DIRECTIONS
Can you give these rows again with "front bumper" swapped for "bumper bar" everywhere, changing nothing else and leaving out the pictures?

──────── SUPPLIED DATA ────────

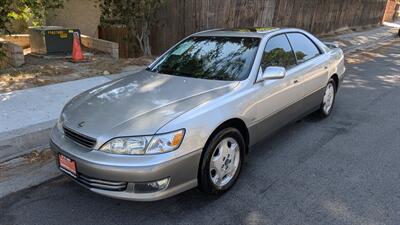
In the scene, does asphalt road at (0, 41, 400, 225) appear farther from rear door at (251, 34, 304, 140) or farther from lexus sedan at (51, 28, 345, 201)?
rear door at (251, 34, 304, 140)

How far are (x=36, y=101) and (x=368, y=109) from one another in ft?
17.7

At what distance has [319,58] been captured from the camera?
5156mm

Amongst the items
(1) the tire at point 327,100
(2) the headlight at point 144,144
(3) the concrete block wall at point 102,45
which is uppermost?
(2) the headlight at point 144,144

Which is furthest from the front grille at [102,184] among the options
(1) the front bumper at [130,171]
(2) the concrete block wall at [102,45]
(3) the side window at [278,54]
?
(2) the concrete block wall at [102,45]

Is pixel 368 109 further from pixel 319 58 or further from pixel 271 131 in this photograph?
pixel 271 131

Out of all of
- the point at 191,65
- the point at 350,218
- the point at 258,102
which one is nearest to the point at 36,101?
the point at 191,65

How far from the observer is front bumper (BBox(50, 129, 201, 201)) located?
9.17 feet

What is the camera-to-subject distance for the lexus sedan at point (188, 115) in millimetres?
2867

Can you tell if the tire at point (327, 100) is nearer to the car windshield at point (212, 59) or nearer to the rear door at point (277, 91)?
the rear door at point (277, 91)

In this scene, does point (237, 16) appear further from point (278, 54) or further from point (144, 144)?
point (144, 144)

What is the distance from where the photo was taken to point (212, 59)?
13.5 feet

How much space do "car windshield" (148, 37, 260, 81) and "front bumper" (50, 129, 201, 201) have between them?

────────

WORKED ANSWER
In the scene, does asphalt road at (0, 41, 400, 225) appear farther from rear door at (251, 34, 304, 140) or farther from lexus sedan at (51, 28, 345, 201)?
rear door at (251, 34, 304, 140)

How far are (x=36, y=101) and (x=368, y=109) from one another in ft?
17.7

At what distance has [319,58] been captured from the camera?
5156mm

Amongst the items
(1) the tire at point 327,100
(2) the headlight at point 144,144
(3) the concrete block wall at point 102,45
which is uppermost?
(2) the headlight at point 144,144

Which is furthest from the front grille at [102,184] among the options
(1) the bumper bar at [130,171]
(2) the concrete block wall at [102,45]
(3) the side window at [278,54]
?
(2) the concrete block wall at [102,45]

Is pixel 368 109 further from pixel 319 58 or further from pixel 271 131 in this photograph?
pixel 271 131

Out of all of
- the point at 191,65
- the point at 350,218
- the point at 258,102
which one is nearest to the point at 36,101?
the point at 191,65

How far from the observer is bumper bar (BBox(50, 129, 201, 201)) located?
9.17 feet

What is the camera-to-subject distance for the lexus sedan at point (188, 115) in millimetres?
2867

Can you tell if the tire at point (327, 100) is nearer to the car windshield at point (212, 59) or nearer to the rear door at point (277, 91)?
the rear door at point (277, 91)

In this scene, does point (237, 16) appear further from point (278, 54) or further from point (144, 144)?
point (144, 144)

What is the distance from where the photo was taken to point (212, 59)?
13.5 feet

How much space do "car windshield" (148, 37, 260, 81) and "bumper bar" (50, 129, 201, 201) have between them?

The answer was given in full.